I’m happy to see by the things in your post that you went and toned down in an edit that you did after all read my post. I truly hope you were able to see that I am genuine, and not here simply for hostility. I will say I take issue with hysteria and people that spread info that isn’t factual, due to so many on the internet being time pressed and possibly taking some claims at face value. Perhaps you too will check the tone of your posts and ‘see what your part in this is’. Cheers, Sandy

Serving alcohol could be bigger liability than you think. Firstly - do you have an insurance that will cover you serving liquor to paying guests? Secondly - what happens if they have one to many and get in an accident? Guess what? - YOU will be liable.

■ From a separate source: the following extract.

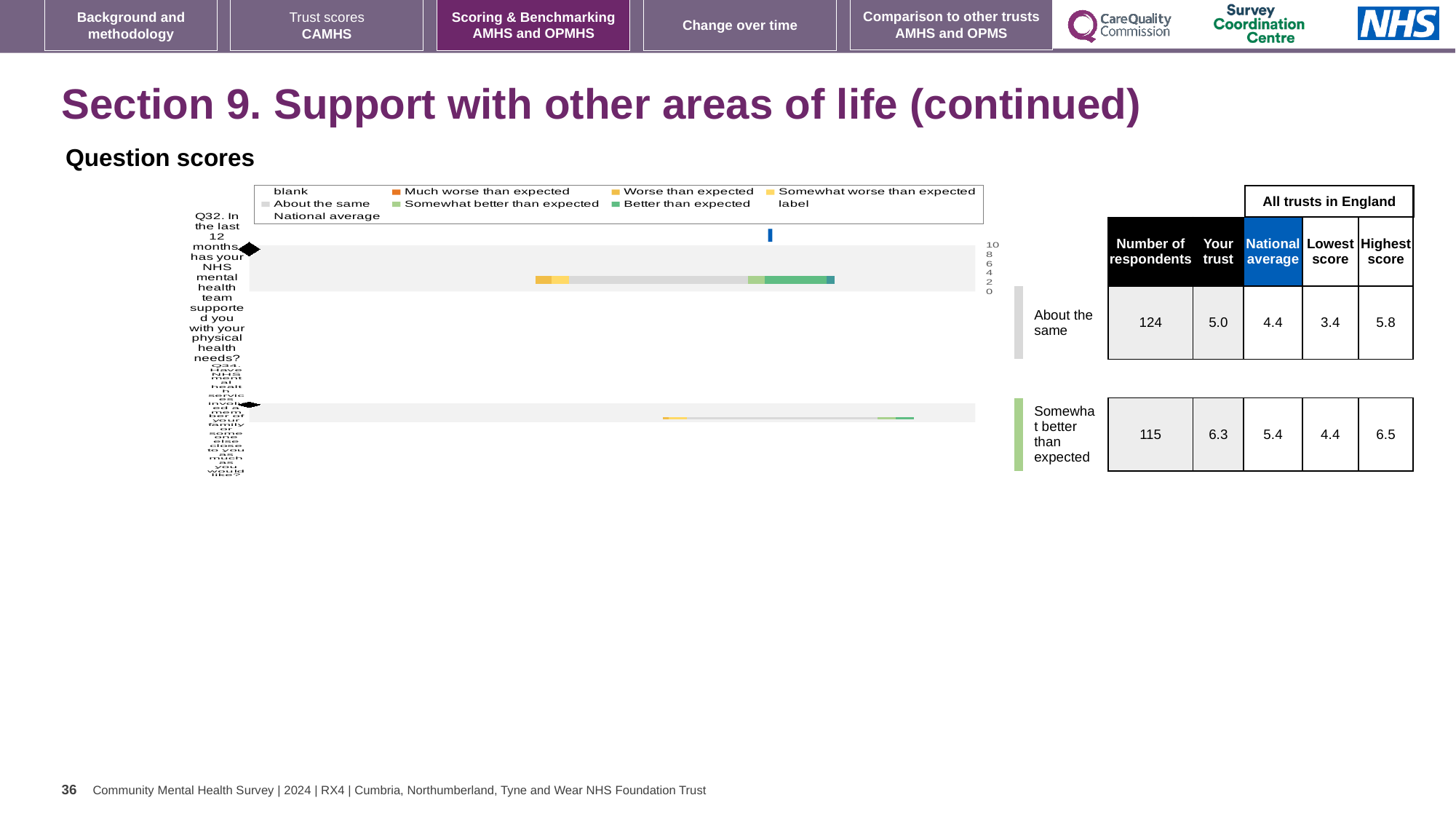
What is the highest score among all trusts in England for Q34? 6.5 For Q32, which is larger: the 'Your trust' score or the national average? Your trust Which benchmark category is Q32 placed in? About the same For Q34, what is the difference between the 'Your trust' score and the national average? 0.9 For Q32, what is the difference between the highest and lowest scores among all trusts in England? 2.4 What is the national average score for Q34 (involving family or someone close)? 5.4 How many survey questions are plotted in the question scores chart? 2 What is the 'Your trust' score for Q32 (support with physical health needs)? 5.0 What is the lowest score among all trusts in England for Q32? 3.4 Which benchmark category is Q34 placed in? Somewhat better than expected What kind of chart is used to show the question scores on this slide? Bar chart How many respondents answered Q32? 124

Fendi, can you post where you get the facts on this from? I just can’t find the law that fits our situation or any precedents. All I find as far as being liable, are KNOWINGLY giving alcohol to minors, and for this you have to be present and give it to minors to the point they are intoxicated, or to an already intoxicated person that then goes out and harms themselves or others or property. I’ve searched pretty hard, and laws vary for every state, and just haven’t turned anything up that fits. Thanks.

I do not know state laws. In Canada we had a number presidents where person/company was found liable serving liquor and person got to an accident after that. Even if you host a home party you are here responsible if you allow your friends to drive home drunk.
Re. What you said if you leave the alcohol for the guests to serve themself you would not know if they are of legal drinking age or if they are indeed intoxicated. I would be surprised if your insurance would like that either-more chances for injuries and lawsuits.

No, I don’t leave alcohol in the units. I leave other items, such as milk, coffee, tea, etc. I don’t know their religion or sobriety issues.